Covid-19 and the measures to combat its spread have twisted Britain's economy dramatically this year.

Lockdowns made property purchasing next to impossible in the spring, while supercharging demand for moving.

Some shops closed for months, storing up demand as customers itched to get new products. Others have struggled, as online sales have replaced some physical shopping.

Lending data from the Bank of England shows how much the nation's financial habits changed. These charts show where we are spending big, and where we are more cautious.

Mortgage boom

Lockdown stopped the housing market dead for several months. Potential buyers were blocked from viewing homes, surveyors struggled to visit properties for valuations, and banks were adjusting to staff working from home en masse.

Add to that people who decided they wanted to move home after months of working from kitchen tables, and all of the ingredients were in place for a housing market bonanza. August delivered that in spades.

Banks and building societies approved almost 85,000 loans for home purchase in the month, the highest number since late 2007.

That amounts to £18.1bn of mortgages - the highest in a single month on record, as house prices are higher than they were back before the financial crisis.

It is not yet enough to make up for sales lost to the pandemic, however.

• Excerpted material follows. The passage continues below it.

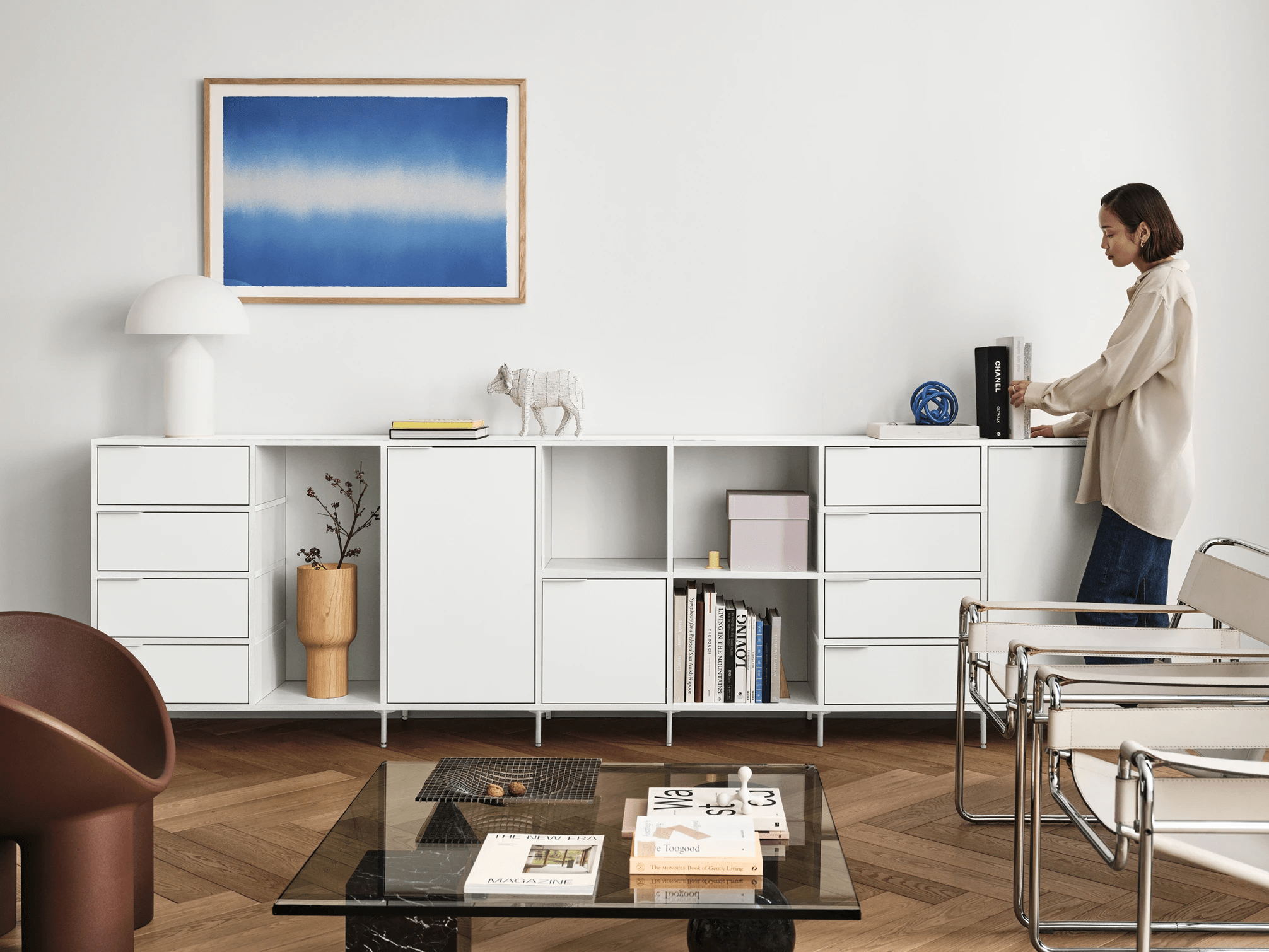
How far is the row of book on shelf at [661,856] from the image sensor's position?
1820 millimetres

Between January and August almost 418,000 loans were approved, compared with 524,000 in the same period of 2019.

Those loans are getting cheaper, although banks have been cutting availability for borrowers with a small deposit.

At the start of the year a mortgage with a five-year fix typically came with an interest rate of 1.97pc. Now it is down to 1.79pc. Similarly a two-year fixed rate is down from 1.79pc to 1.68pc.

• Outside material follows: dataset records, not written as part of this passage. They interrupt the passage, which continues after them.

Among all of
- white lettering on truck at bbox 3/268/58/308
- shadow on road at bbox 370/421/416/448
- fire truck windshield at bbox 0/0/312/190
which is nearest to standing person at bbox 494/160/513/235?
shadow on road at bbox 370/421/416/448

Credit cards are gathering dust

There was also potential for pent up demand for consumer credit, since families had been stuck indoors unable to spend for months.

Generally still in work, or at least paid via furlough, but with greatly reduced expenditure, households paid down about £17bn of credit card debt.

When shops, restaurants and holidays were back on the agenda, they borrowed more than £1bn on credit in July, including £600m on cards, getting back to more traditional spending habits.

Yet this was not the beginning of a wave of spending, if August’s numbers are anything to go by.

Retail sales might be back above pre-Covid levels, but overall spending on credit is not. Consumer credit fell back to a mere £300m in the month, including £243m on credit cards.

It suggests a degree of caution on the part of families, who may be keen to keep their debts down at a time of economic uncertainty.

Topping up the savings

This is reinforced by households’ continued saving. Families put another £5.2bn away in August - down on the record highs of the lockdown months, but still above the £4.6bn monthly average of 2019.

It hints at a sustained willingness to build financial resilience, instead of spending freely the moment shoppers were off the lockdown leash.

Business borrowing

The urgent demand of full lockdown sent borrowing spiralling. Small and medium-sized businesses that typically borrowed very little month to month ended up taking loans totalling almost £18bn in May. With costs stubbornly high but revenues trashed, government-backed loans helped them stay afloat.

By August this was down to £2.2bn - still well above the net £1.5bn borrowed for the whole of last year.

Bigger businesses had their rush to borrow from banks in March, repaid some debts in the subsequent months, and returned to a more normal rate of just over £2bn in August.